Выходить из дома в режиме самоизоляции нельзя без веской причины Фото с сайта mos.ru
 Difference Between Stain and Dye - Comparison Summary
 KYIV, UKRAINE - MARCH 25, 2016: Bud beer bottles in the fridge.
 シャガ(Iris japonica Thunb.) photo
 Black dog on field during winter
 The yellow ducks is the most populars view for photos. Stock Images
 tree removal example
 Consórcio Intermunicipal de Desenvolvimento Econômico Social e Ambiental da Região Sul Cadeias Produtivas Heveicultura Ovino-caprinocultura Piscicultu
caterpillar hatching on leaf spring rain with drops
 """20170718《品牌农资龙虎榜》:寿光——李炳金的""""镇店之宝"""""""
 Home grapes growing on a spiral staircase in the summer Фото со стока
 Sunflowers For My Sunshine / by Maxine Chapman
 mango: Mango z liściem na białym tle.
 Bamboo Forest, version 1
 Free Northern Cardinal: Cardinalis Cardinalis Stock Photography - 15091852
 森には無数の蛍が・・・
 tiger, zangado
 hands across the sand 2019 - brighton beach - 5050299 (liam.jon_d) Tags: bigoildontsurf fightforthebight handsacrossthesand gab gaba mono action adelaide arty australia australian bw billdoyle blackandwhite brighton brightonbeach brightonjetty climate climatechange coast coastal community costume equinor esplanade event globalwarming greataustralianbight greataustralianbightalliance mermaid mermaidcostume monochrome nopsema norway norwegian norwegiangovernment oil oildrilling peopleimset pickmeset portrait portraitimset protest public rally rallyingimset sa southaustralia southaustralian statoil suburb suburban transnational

- [What to work on] Which lines of the entries above contain the string "Stock"? Copy each one.

- [Task solution]
 The yellow ducks is the most populars view for photos. Stock Images
 Free Northern Cardinal: Cardinalis Cardinalis Stock Photography - 15091852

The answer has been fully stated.